I doubt if I could have chosen a more terroristic way of spending this 9/11, the 15th anniversary of the fall of the Twin Towers, but due to a coincidence of the Muslim lunar and the Christian solar calendars, I spent this day in the plain of Arafat with three million other Muslims, instead of some other commemorative activity, like a candlelight vigil.

I chose this year for the Hajj, of which this is the focus, ignorant even that there was a chance of the dates coinciding. As a result, Last Sunday, there I was, seeking the mercy of the Almighty, for a lifetime’s sins of commission and omission, and not a mention of 9/11 did I make. Why not? Because I didn’t feel responsible.

This was though the people fighting the terrorism that had caused 9/11 were being mistreated by the Highway Police, supposedly a totally honest and un-police-like body. The SSG personnel supposedly responsible for kidnapping an NHP inspector and roughing him up are being castigated, even though they were only obeying orders and following the example of another SSG man, Gen Pervez Musharraf, who did to the then elected government what they did to the policemen.

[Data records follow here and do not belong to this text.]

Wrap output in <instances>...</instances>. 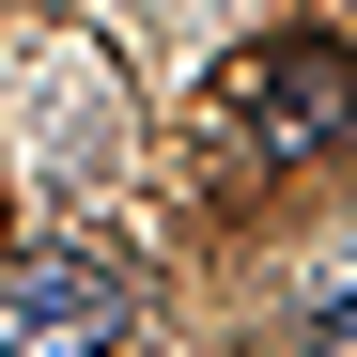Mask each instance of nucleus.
Masks as SVG:
<instances>
[{"label":"nucleus","mask_w":357,"mask_h":357,"mask_svg":"<svg viewBox=\"0 0 357 357\" xmlns=\"http://www.w3.org/2000/svg\"><path fill=\"white\" fill-rule=\"evenodd\" d=\"M357 125V63L342 47H249L218 93H202V155L218 171H295Z\"/></svg>","instance_id":"f257e3e1"},{"label":"nucleus","mask_w":357,"mask_h":357,"mask_svg":"<svg viewBox=\"0 0 357 357\" xmlns=\"http://www.w3.org/2000/svg\"><path fill=\"white\" fill-rule=\"evenodd\" d=\"M0 357H125V264L109 249H31L0 280Z\"/></svg>","instance_id":"f03ea898"},{"label":"nucleus","mask_w":357,"mask_h":357,"mask_svg":"<svg viewBox=\"0 0 357 357\" xmlns=\"http://www.w3.org/2000/svg\"><path fill=\"white\" fill-rule=\"evenodd\" d=\"M295 357H357V264L311 295V311H295Z\"/></svg>","instance_id":"7ed1b4c3"}]
</instances>
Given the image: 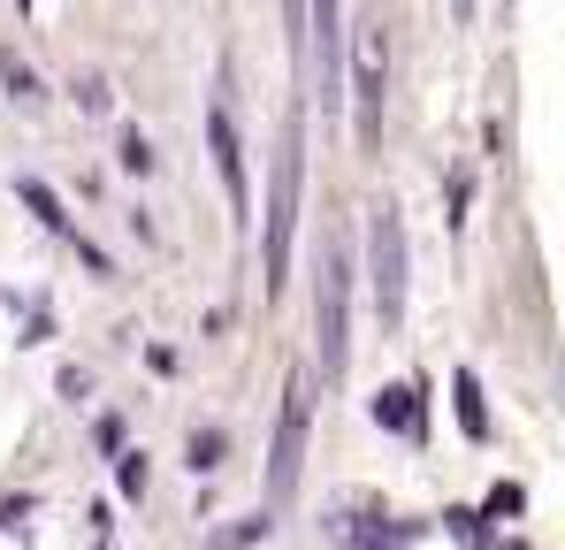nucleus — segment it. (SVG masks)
<instances>
[{
    "instance_id": "8",
    "label": "nucleus",
    "mask_w": 565,
    "mask_h": 550,
    "mask_svg": "<svg viewBox=\"0 0 565 550\" xmlns=\"http://www.w3.org/2000/svg\"><path fill=\"white\" fill-rule=\"evenodd\" d=\"M367 413H375V429H397V436H420V390H413V382H390V390H382V398L367 405Z\"/></svg>"
},
{
    "instance_id": "1",
    "label": "nucleus",
    "mask_w": 565,
    "mask_h": 550,
    "mask_svg": "<svg viewBox=\"0 0 565 550\" xmlns=\"http://www.w3.org/2000/svg\"><path fill=\"white\" fill-rule=\"evenodd\" d=\"M298 177H306V123L290 115L282 130V154H276V183H268V290L290 268V230H298Z\"/></svg>"
},
{
    "instance_id": "3",
    "label": "nucleus",
    "mask_w": 565,
    "mask_h": 550,
    "mask_svg": "<svg viewBox=\"0 0 565 550\" xmlns=\"http://www.w3.org/2000/svg\"><path fill=\"white\" fill-rule=\"evenodd\" d=\"M306 429H313V390H306V374H290L282 382V413H276V452H268V497L276 505L306 474Z\"/></svg>"
},
{
    "instance_id": "9",
    "label": "nucleus",
    "mask_w": 565,
    "mask_h": 550,
    "mask_svg": "<svg viewBox=\"0 0 565 550\" xmlns=\"http://www.w3.org/2000/svg\"><path fill=\"white\" fill-rule=\"evenodd\" d=\"M15 191H23V207L54 230V237H70V214H62V199H54V183H39V177H15Z\"/></svg>"
},
{
    "instance_id": "11",
    "label": "nucleus",
    "mask_w": 565,
    "mask_h": 550,
    "mask_svg": "<svg viewBox=\"0 0 565 550\" xmlns=\"http://www.w3.org/2000/svg\"><path fill=\"white\" fill-rule=\"evenodd\" d=\"M222 466V429H191V474H214Z\"/></svg>"
},
{
    "instance_id": "2",
    "label": "nucleus",
    "mask_w": 565,
    "mask_h": 550,
    "mask_svg": "<svg viewBox=\"0 0 565 550\" xmlns=\"http://www.w3.org/2000/svg\"><path fill=\"white\" fill-rule=\"evenodd\" d=\"M367 283H375V314L397 329L405 321V214L390 199L367 207Z\"/></svg>"
},
{
    "instance_id": "10",
    "label": "nucleus",
    "mask_w": 565,
    "mask_h": 550,
    "mask_svg": "<svg viewBox=\"0 0 565 550\" xmlns=\"http://www.w3.org/2000/svg\"><path fill=\"white\" fill-rule=\"evenodd\" d=\"M451 390H459V429H467L473 444H481V436H489V405H481V382H473V374H459Z\"/></svg>"
},
{
    "instance_id": "6",
    "label": "nucleus",
    "mask_w": 565,
    "mask_h": 550,
    "mask_svg": "<svg viewBox=\"0 0 565 550\" xmlns=\"http://www.w3.org/2000/svg\"><path fill=\"white\" fill-rule=\"evenodd\" d=\"M206 146H214L222 191H230V207H237V222H245V207H253V183H245V146H237V123H230V107H206Z\"/></svg>"
},
{
    "instance_id": "13",
    "label": "nucleus",
    "mask_w": 565,
    "mask_h": 550,
    "mask_svg": "<svg viewBox=\"0 0 565 550\" xmlns=\"http://www.w3.org/2000/svg\"><path fill=\"white\" fill-rule=\"evenodd\" d=\"M122 169H130V177H146V169H153V146H146V138H138V130H130V138H122Z\"/></svg>"
},
{
    "instance_id": "12",
    "label": "nucleus",
    "mask_w": 565,
    "mask_h": 550,
    "mask_svg": "<svg viewBox=\"0 0 565 550\" xmlns=\"http://www.w3.org/2000/svg\"><path fill=\"white\" fill-rule=\"evenodd\" d=\"M115 482H122V497H146V452H122Z\"/></svg>"
},
{
    "instance_id": "5",
    "label": "nucleus",
    "mask_w": 565,
    "mask_h": 550,
    "mask_svg": "<svg viewBox=\"0 0 565 550\" xmlns=\"http://www.w3.org/2000/svg\"><path fill=\"white\" fill-rule=\"evenodd\" d=\"M306 54L321 62V107L344 99V0H313L306 15Z\"/></svg>"
},
{
    "instance_id": "7",
    "label": "nucleus",
    "mask_w": 565,
    "mask_h": 550,
    "mask_svg": "<svg viewBox=\"0 0 565 550\" xmlns=\"http://www.w3.org/2000/svg\"><path fill=\"white\" fill-rule=\"evenodd\" d=\"M352 92H360V146L375 154V146H382V39L360 46V62H352Z\"/></svg>"
},
{
    "instance_id": "14",
    "label": "nucleus",
    "mask_w": 565,
    "mask_h": 550,
    "mask_svg": "<svg viewBox=\"0 0 565 550\" xmlns=\"http://www.w3.org/2000/svg\"><path fill=\"white\" fill-rule=\"evenodd\" d=\"M459 8H467V0H459Z\"/></svg>"
},
{
    "instance_id": "4",
    "label": "nucleus",
    "mask_w": 565,
    "mask_h": 550,
    "mask_svg": "<svg viewBox=\"0 0 565 550\" xmlns=\"http://www.w3.org/2000/svg\"><path fill=\"white\" fill-rule=\"evenodd\" d=\"M344 321H352V268L344 253L321 261V283H313V345H321V374H344Z\"/></svg>"
}]
</instances>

This was the Big One, the proverbial irresistible force meeting the immoveable object. Police versus Army. And not some backwoods cop meeting some poor broken-down old soldier, but the elite of the two institutions, the Motorway Police versus the SSG. From the social media noise, it seems twoviews were emerging. One was that the government was attacking the Army; the other was that the Army deserved a break.

Look, this is the Army that has distanced itself from the 1971 disaster, so it seems logical for it to think a bye was there for the taking over the actions of mere captains. The police is understandably frustrated, because its usual method, of killing the criminals and then announcing they were being freed by accomplices, could not be used. The publicity means also that the usual police method of solving any problem, by taking a backhander, cannot be practiced. In fact, the registration of a case by the district police was probably so they could get a share of any money flying around.

After the Waqoof-e-Arafat, the Hajj Is over, and yet not over, for there are the Jamraat to be stoned. In between, one must spend a night in the open at Muzdalifa. I wasn’t expecting it, but I slept well that night, perhaps as well as at home, lucky to escape any downpour. I know Makkah is supposed to be a dry place, but I was caught in one downpour, where I was in the midst of the faithful, who continued with their Maghrib prayer, which they must have started with drops fallingas a token of the storm that was to come. Well, if we had caught rain like that, we would have been pretty soggy, but the Almighty was merciful.

After the night in Muzdalifa and the stoning of the Satan comes the tawaf-i-zirat, naturally at the Haram. We went there with a Saudi Arabian taxi-driver, who did not seem a frustrated Formula One driver, as Pakistani drivers are, but a frustrated camel racer, down to the encouraging exclamations meant to egg the camel, or rather car, on to go faster. I asked him about his family, and not only got the information that he had three kids, and that his parents lived with him, while two younger brothers had gone off. A very Pakistani story.

This universality of the family unit stressed one of the messages of Hajj. It is about Ibrahim, but Arafat, where the Parents of all Mankind received the first pardon for their first sin, Mina, where Ibrahim was ready to sacrifice his son (and Ismail to be sacrificed), and Safa and Marwa (Where Hajira ran to and fro in search of water for her babe); all make it about parents and children.

Anyhow, on leaving, we used the services of a Pakistani taxi-driver, with whom I spoke about the Pakistani workers stranded in Saudi Arabia which they couldn’t leave because of arrears of pay, after their construction companies collapsed. They hadn’t collapsed because of the crane collapse disaster last Hajj, or because of the oil pricescollapse, but both put together has made the Saudi government stop construction. Maybe it was the subject, but he showed no inclination to be either a Formula One or a camel racer.

It wasn’t a good time for the police. If the Motorway Police learnt that stopping Army officers in mufti meant a beating, the Sindh Police was learning that arresting MQM MPAs could get you suspended, as SP Malir Rao Anwar was. He had been a particular favourite of the Sindh government, and there was more than a hint of his suspension being despite the military agencies, even though he said KhIzharul Hassan, the MQM Sindh parliamentary leader, was also a leader of target killers. Rao Anwar apparently has it in for the MQM, having held a press conference only last year to say that MQM took money from RAW.

I pity poor KhwajaIzhar, for he will never live down the accusation. I hope he is already married, for now no one is going to give him their daughter. Heck, I hope his wife stays loyal. I’m not sure if a sinner is owed any loyalty, though.